Hastaneye hiç birimiz gitmek istemeyiz. Geçmişten beri bir söz vardır. “Allah hastaneye düşürmesin, ama hastanesiz de bırakmasın” diye. Gerçekten de öyle. Sağlık bu hayatta ki en büyük hazine. Onu kaybedip hastane yoluna düşünce çok daha iyi anlıyor insan.

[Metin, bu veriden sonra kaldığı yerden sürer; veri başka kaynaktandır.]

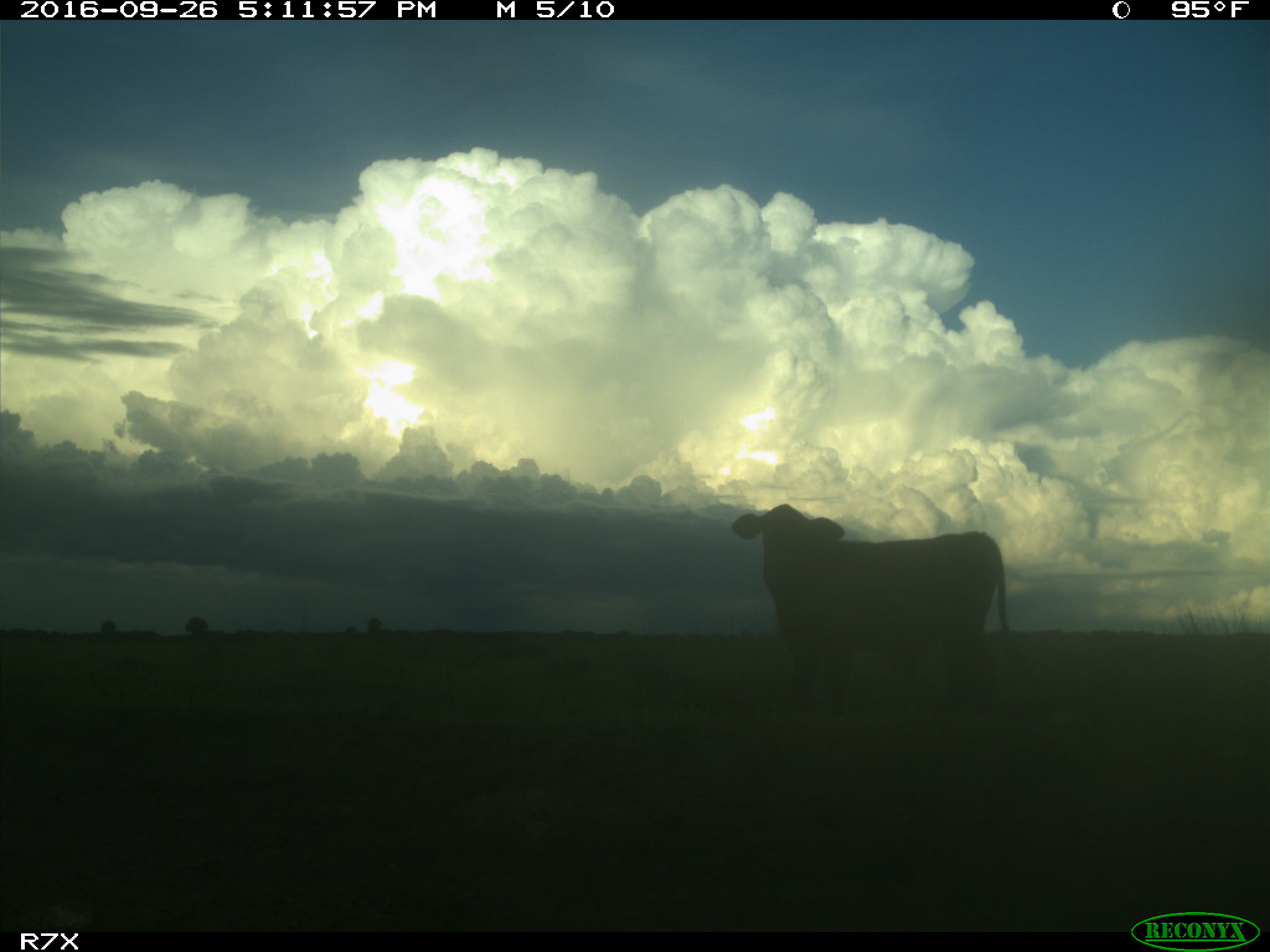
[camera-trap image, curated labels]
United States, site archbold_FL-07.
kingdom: Animalia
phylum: Chordata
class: Mammalia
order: Artiodactyla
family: Bovidae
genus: Bos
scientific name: Bos taurus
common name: domestic cow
Bos taurus (domestic cow).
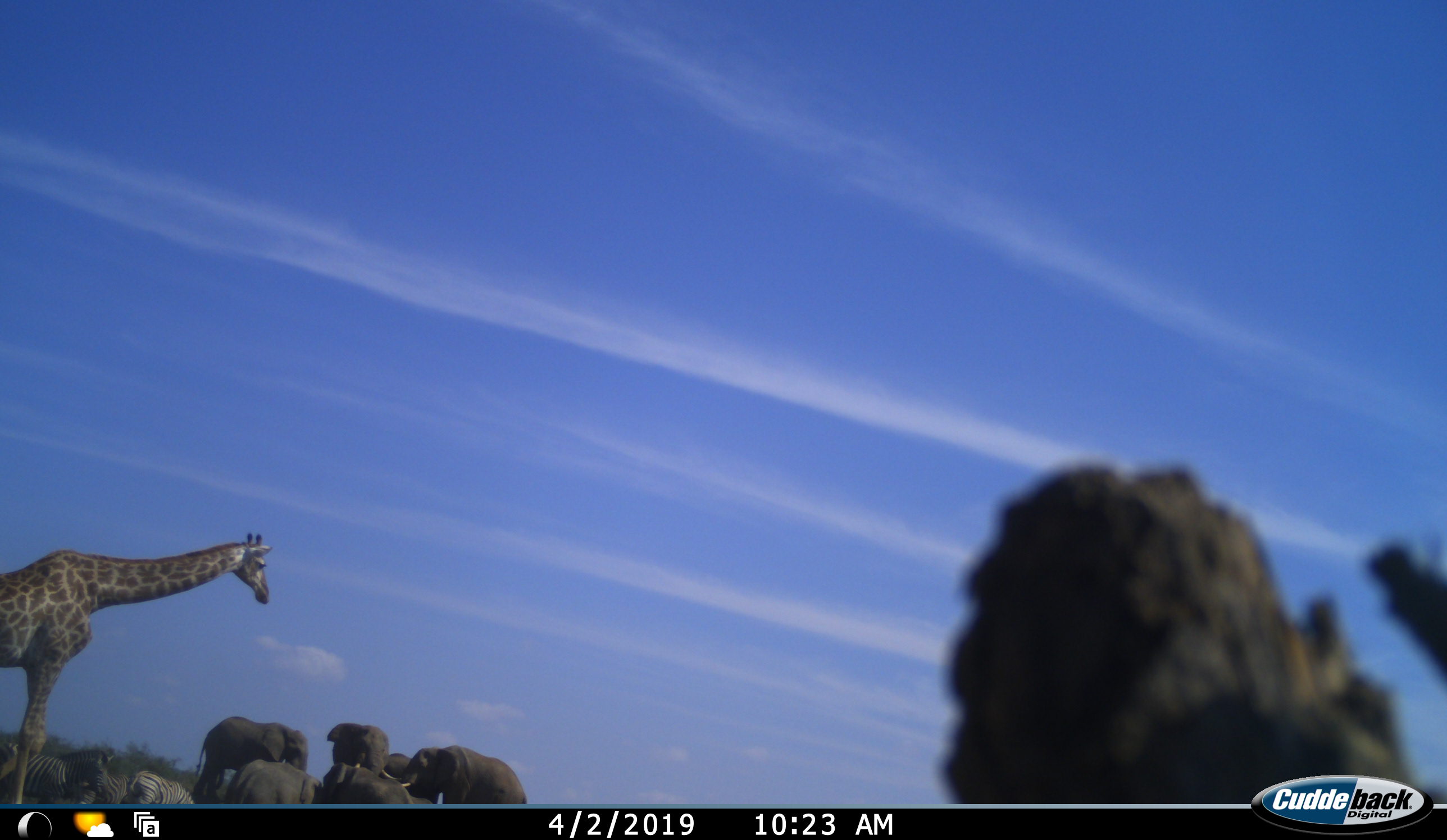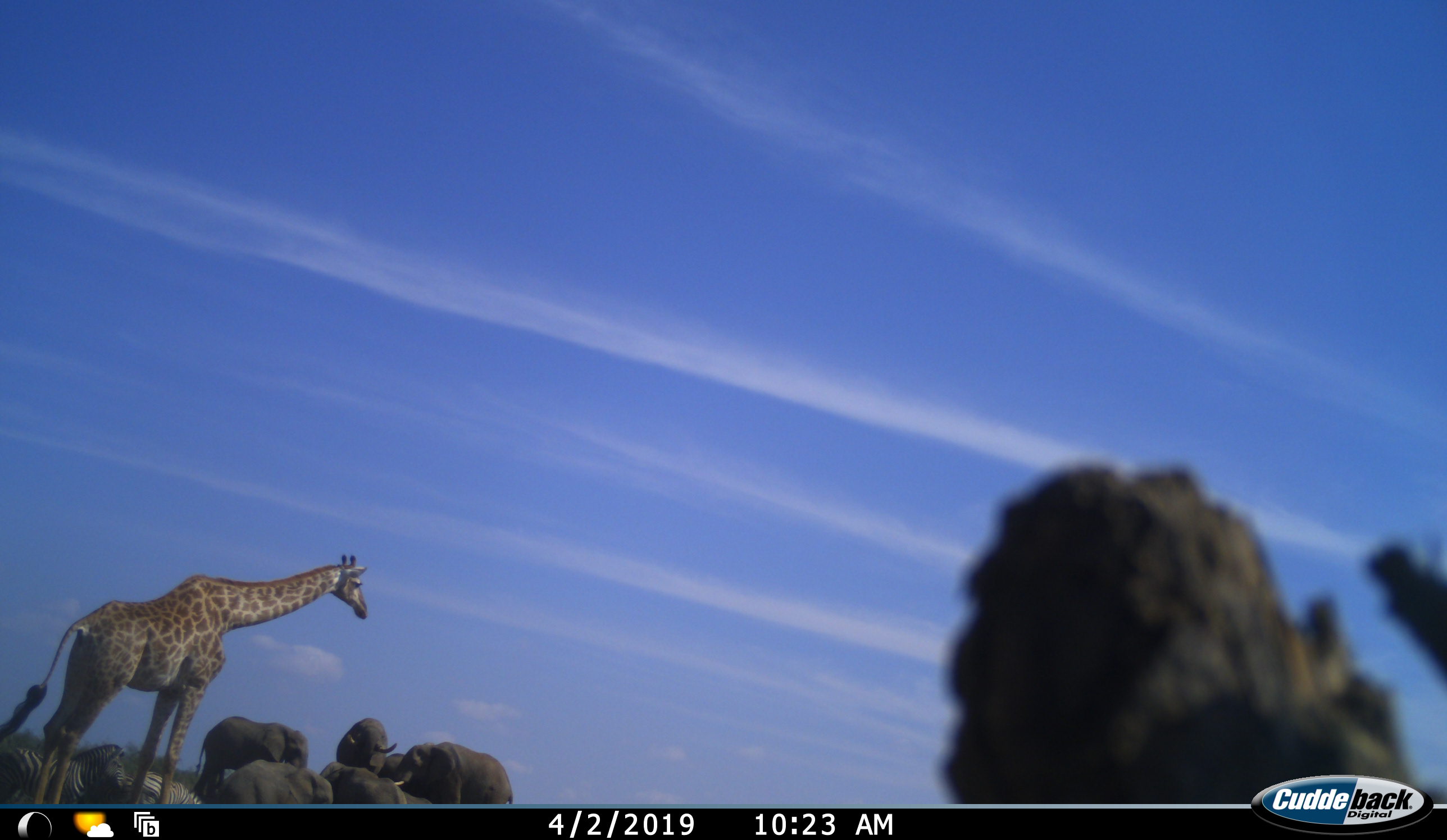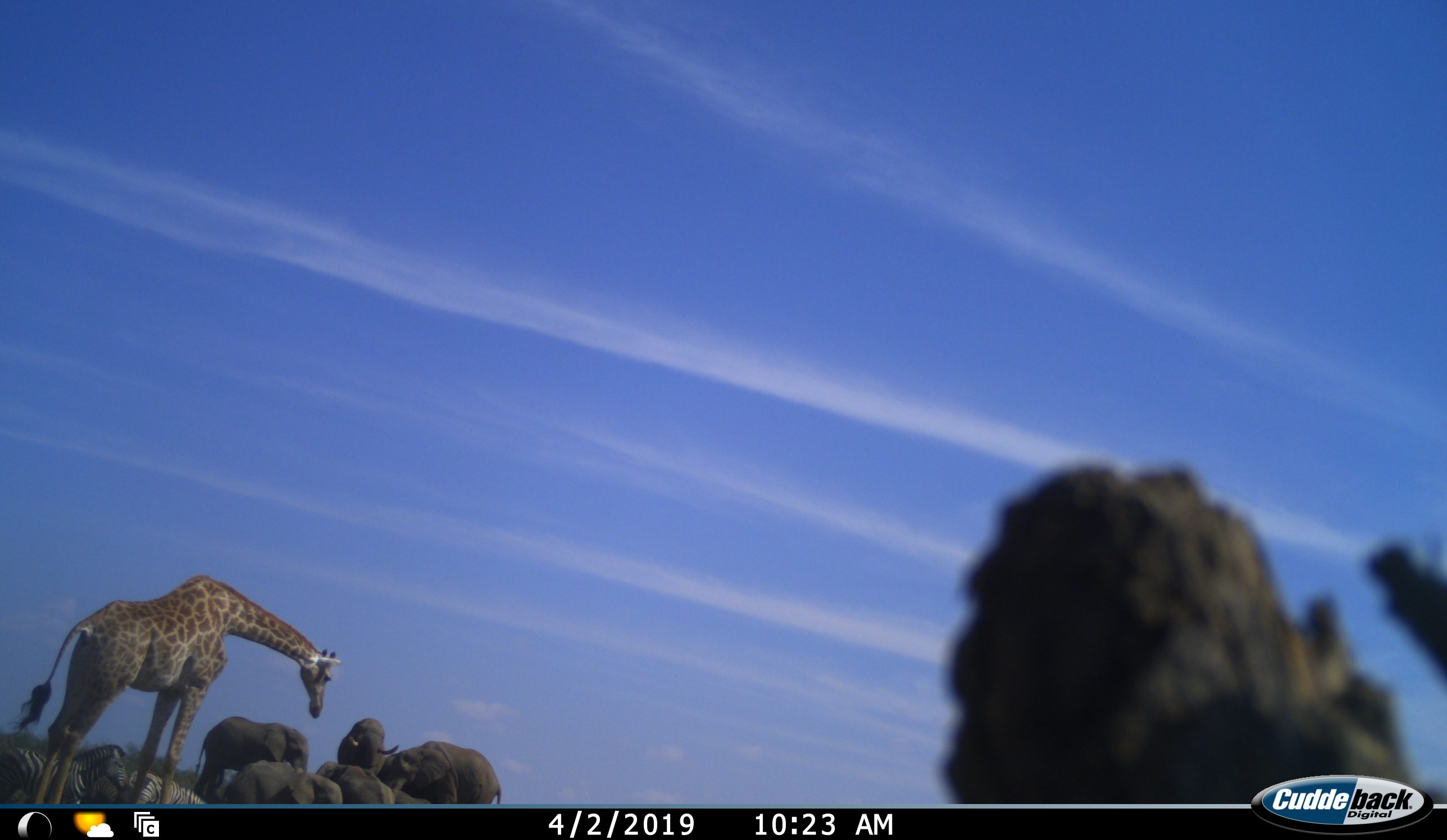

Pandemi sürecinde hepimiz çok yorulduk, yıprandık. Pandeminin getirdiği bir çok sorunlar hala mücadele ediyoruz. Öyle çabuk atlatılacak mevzularda değil. Hepimiz evet çok yorulduk ama en çok bu süreçte sağlık çalışanları yoruldu. Canlarını hiçe sayarak şifa dağıttılar. Hastanede çalıştıkları için toplum içinde en çok kaçılan kişiler oldular. Geceleri gündüz oldu, gündüzleri gece. Sevdiklerine hasret kaldılar. Birçoğu bu süreçte evine gitmedi, sevdiklerini hasta etme korkusunu en üst seviyede taşıdı. Çok yoruldu çok yıprandılar. Hastanede çalışan herkese çok şey borçluyuz. Allah onları başımızdan eksik etmesin. Onların yaptığı iş kesinlikle meslekten çok daha ötesi. Başımızın tacı derler ya tam da öyleler. Onlara karşı yapılan en ufak hakaret, şiddeti hiç birimiz kabul etmemeliyiz. Sağlık çalışanları sadece çalışan değildir çünkü. Hayatımızın en önemli noktasında yer alan kişilerdir.
Tabi ki yukarıda yazığım her şey mesleğini hakkıyla yapan, seven, hak eden sağlık çalışanlarımız için geçerli. Yoksa ki bazılarının yukarıda belirttiğim özelliklerden çok çok uzak olduğunu görüyor ve yaşıyoruz. Geçtiğimiz günlerde bir kaza geçirdiğimi söylemiştim. İsmini vermeyeceğim özel bir hastaneye tedavi için başvurdum. Yürüyemediğim için tekerlekli sandalyede bekledim. Sıram geldi ancak beni götürecek birini bulmak çok zor oldu. Hasta bakıcı gözümün içine bakıyor baka baka görmezden geliyor. Ve refakatçimin neden olmadığını soruyor. Aynı zamanda çocuğum hasta olduğu için eşimin onunla ilgilendiğini yanımda kimsenin olmadığını söylememe rağmen beni yanımdan öylesine geçen tanımadığım bir şahsa vermeye çalışıyor. Tekerlekli sandalyemi itmek istemiyor çünkü. Ve beni tanımayan şahsa “Babası kızınızı itin” diyor. Dönüp nereden babam olduğu kanısına vardığını soruyorum. Cevap yok…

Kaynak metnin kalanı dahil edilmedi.